One Fourteenth of an Elephant (the reference is to the men’s work capacity) is dedicated to ‘those thousands of friends and unknown mates’ who died on the railway. It is marked by contempt not only for the Japanese, but for officers (medical officers, especially a large Australian, excepted) who took little part in the work and showed scant sympathy for the suffering of the soldiers nominally under their com-mand. Peek is also infuriated by the obtuseness of those writing in freedom from home: ‘weak beer hardly worth drinking, gin and whisky almost unobtainable … Cigarettes rationed, eggs rare, the meat ration even smaller – dear me, isn’t life tough at home?’ The letters of Mary Hodgkin to her husband and to his parents in England are only partly written in complaint. As with her husband, resolution was all.

SUPPLIED DATA:
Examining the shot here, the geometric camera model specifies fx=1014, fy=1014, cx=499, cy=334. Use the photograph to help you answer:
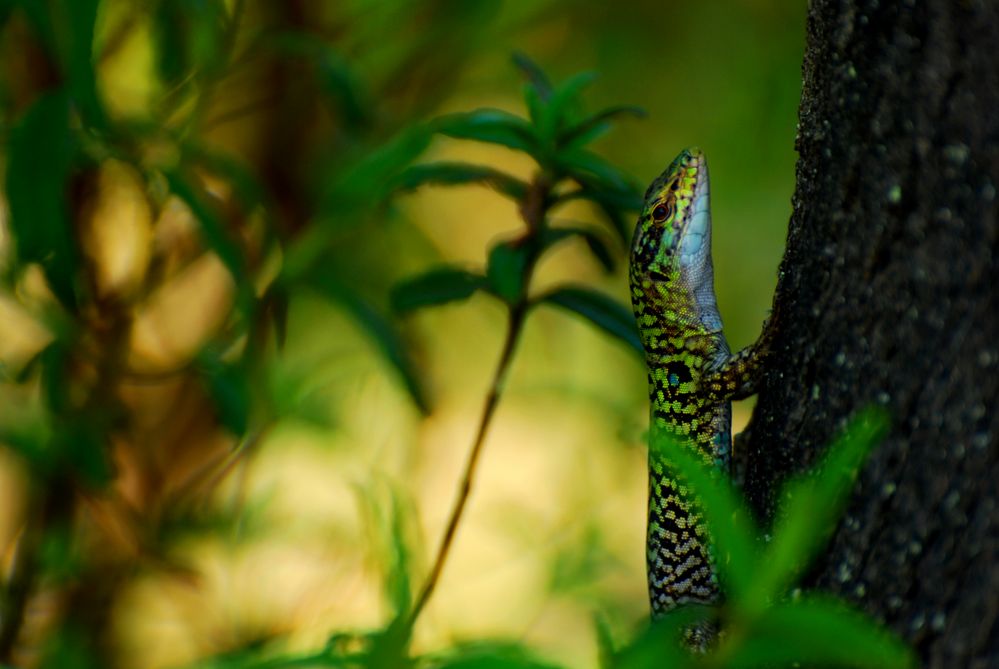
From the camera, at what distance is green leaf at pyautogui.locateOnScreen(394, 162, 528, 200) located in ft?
4.70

WORK TO COMPLETE:
1. According to the excerpt on One Fourteenth of an Elephant, what does the book's title refer to?
2. In the excerpt on One Fourteenth of an Elephant, list every food, drink, or tobacco item named in Peek's quoted complaint about life at home.
The material after the excerpt comes from a separate source.

ACTIVITY ANSWERS:
1. The men's work capacity.

2. Beer, gin, whisky, cigarettes, eggs, meat